Conheço bem esse clima de meados de outono, encaminhando-se para o inverno de Porto Alegre. Conheço bem. Mas seis anos morando longe me fizeram esquecer do ar fino e suavemente frio das manhãs desta época do ano. A gente se esquece, mas basta experimentar uma única vez a velha sensação que tudo volta à cabeça. Então, recordo: neste pedaço do ano, minha mãe ou minha avó começavam a fazer blusões para mim.
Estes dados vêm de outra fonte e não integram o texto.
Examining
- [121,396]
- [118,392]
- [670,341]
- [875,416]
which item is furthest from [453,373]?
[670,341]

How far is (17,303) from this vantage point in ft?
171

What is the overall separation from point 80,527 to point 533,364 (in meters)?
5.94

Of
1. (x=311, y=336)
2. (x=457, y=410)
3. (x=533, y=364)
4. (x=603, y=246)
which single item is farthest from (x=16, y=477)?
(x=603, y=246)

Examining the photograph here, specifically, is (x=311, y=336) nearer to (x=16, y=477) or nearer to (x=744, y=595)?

Tive vários blusões feitos por elas, de boa lã de ovelha da fronteira com o Uruguai, fronteira doble-chapa. Um deles, já contei essa história, era em dois tons de cinza, antecipando em dezenas de anos a Dakota Johnson, só que mais modesto.
Com ele fui cobrir uma final de turno de Criciúma x Joinville, em Joinville, no famoso Estádio Ernestão. Era um domingo frio. O Criciúma não tomaria conhecimento do adversário (que era muito bom, com Nardella centralizando o jogo no meio-campo) e venceria por 2 a 0. Mas antes disso cheguei ao estádio bem cedo.
Sabia que teria muito trabalho e, de fato, o editor de esportes Luiz Zini Pires me pediu para escrever oito páginas. Tudo bem, era assim, na época. O problema foi que mal entrei no estádio, um gaiato arremessou lá da arquibancada uma sacola cheia de urina, que ele colheu dos torcedores solidários. O troço me acertou no lado da cabeça, espalhou-se até a cintura e eu fiquei todo molhado. Cheguei a pensar em tirar o meu blusão, mas fazia frio. Assim, deixei o troço secar e fui em frente. Só tomei banho depois da meia-noite. Era dura a vida do repórter nos anos 80.
Mas tenho outras lembranças mais bem cheirosas dos blusões que me faziam a vó e a mãe. Uma delas de quando ainda estava no Primeiro Grau, não sei mais como essa etapa do ensino se chama. Eu era pequeno, mas ia sozinho para a escola, a Arthur da Costa e Silva, o célebre “Costinha”, nos fundos do Parque Minuano.
Era inverno e a geada embranquecera os terrenos baldios. Parecia que, naquele tempo, fazia mais frio, tanto que a gente via geada em Porto Alegre. Antes de eu sair de casa, que ficava na Rua Serafim Alencastro, perto do clube, minha mãe deu uma última ajeitada na minha roupa e disse:
– Esse blusão é de uma lã boa feito por mão boa, mão de mãe. Vai te proteger.
Aquilo, para mim, foi como uma oração. Ou uma promessa. Avancei pelas ruas do bairro com confiança, sem sentir medo ou frio, sem pensar no futuro, apenas acreditando que tudo daria certo. Minha nova segurança me fez tão bem que lembro te ter tido um ótimo dia no Costinha, inclusive marcando um gol no joguinho da hora do recreio. Mais tarde, ao voltar para casa, já não fazia mais frio. O sol aquecera o dia. Mas eu não tirava meu blusão por nada. Quando minha mãe me viu, gritou:
– Vai botar o sarampo pra fora! Tira esse blusão!
Eu balancei a cabeça. Fiz que não. O blusão me protegia.
Quando parei de acreditar nos superpoderes do blusão? Não sei. Não lembro. Mas agora, com o tempo esfriando levemente no Rio Grande, aquela sensação boa volta. Parece que tenho cá comigo algo especial, parece que não preciso me preocupar com o futuro. Então, avanço sem medo e sem frio, de peito estufado, cheio de confiança. E, quem sabe, talvez faça um golzinho na hora do recreio.